* [Extract to read]
--- START ---
Jewish Alcoholics & Drug Abusers
In 1952, Professor Snyder, then at Yale University, published a study concerning Jews and alcoholism. He recognized the common belief that “Jews don’t drink”, or at least do not get drunk and do not have alcohol problems.
The sociological explanation then and now is to the effect that Jews drink wine as a religious ritual on the Sabbath and Holy Days and therefore do not identify alcohol with an alleviator of daily troubles (Tzoores), but rather view it as divorced from the needs of everyday life. By contrast, Irish, Swedish and other heavy drinkers were described as having been taught in their culture that alcohol can relieve immediate stress and that alcohol is also responsible for “good times”, fun, sex, humor, camaraderie, etc.
It was further held that Jews were not welcome in bars and drinking establishments and therefore never learned to participate in heavy drinking with other Americans. This has changed a great deal at this time, so that Jewish business associates who work with non-Jews do indeed participate in social situations of all kinds in which alcohol is used and yet appear not to become alcohol dependent in very large numbers.
--- END ---
* [Supplied data]
--- START ---
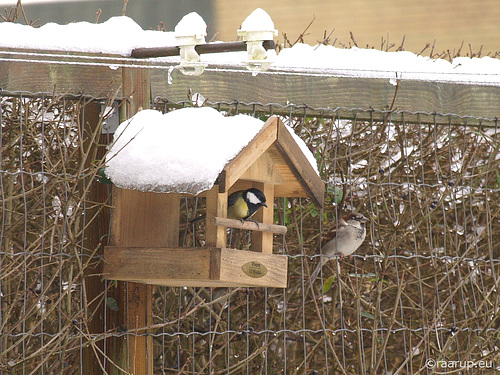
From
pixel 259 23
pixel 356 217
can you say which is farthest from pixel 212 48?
--- END ---
--- START ---
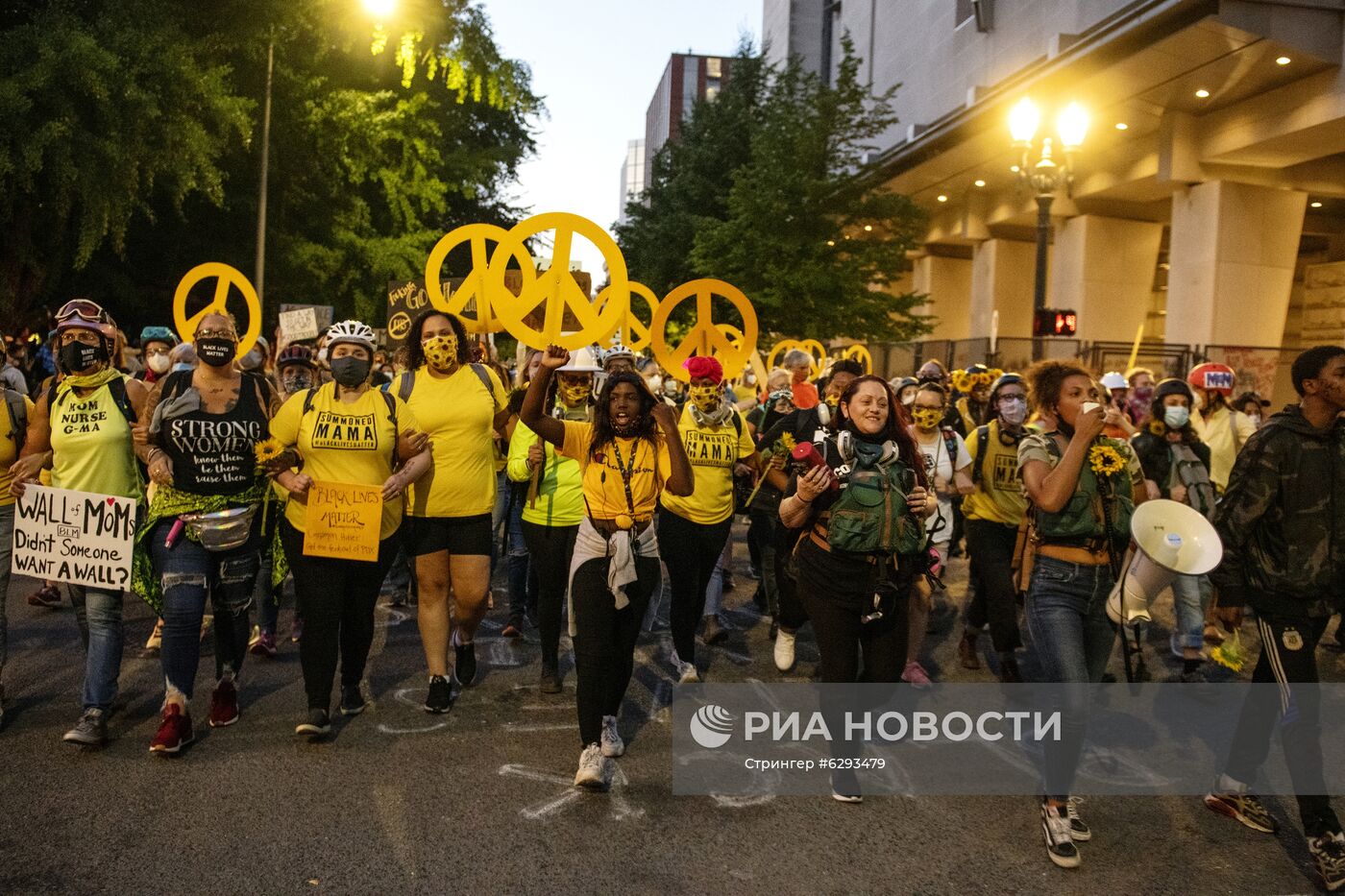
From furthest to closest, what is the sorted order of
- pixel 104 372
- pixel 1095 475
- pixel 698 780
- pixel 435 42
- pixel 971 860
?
--- END ---
* [Problem to solve]
Extend the text about Jews and alcoholism, picking up after its last sentence. The records have nothing to do with this.

* [Answer for the task]
There is also some evidence that some Jews are genetically protected against alcoholism even if they do drink a good deal. In a journal entitled Alcoholism, Clinical and Experimental Research it is claimed that those with the gene ADH2*2, which occurs much more commonly in the Jewish population than in the general Caucasian population, drink less often and consume less alcohol than those without that gene, and have more unpleasant reactions to alcohol use.
The study revealing this was made by Professor Deborah Hasin of Columbia University. 68 Israeli Jews provided genetic material to test the presence of ADH2*2.
Rabbi Abrahm Twerski, M.D., a professor of psychiatry at the University of Pittsburgh, is a nationally recognized expert on alcoholism. He contends that despite the low rate of alcoholism among Jews, the problem is not as negligible today as it was in the past. According to Twersky, we need to recognize that there is a Jewish alcohol and drug dependency problem among us which we do not want to acknowledge. As a result, Jewish addicts are forced to get help from non-Jewish sources. Twersky argues that we cannot allow our embarrassment concerning alcoholism to interfere in providing help to Jews who need this.
Since 1980 a group known as Jewish Alcoholics, Chemically Dependent Persons, and Significant Others, has supported Jews suffering from these conditions. This group provides retreats for recovering persons and has developed local JACS chapters.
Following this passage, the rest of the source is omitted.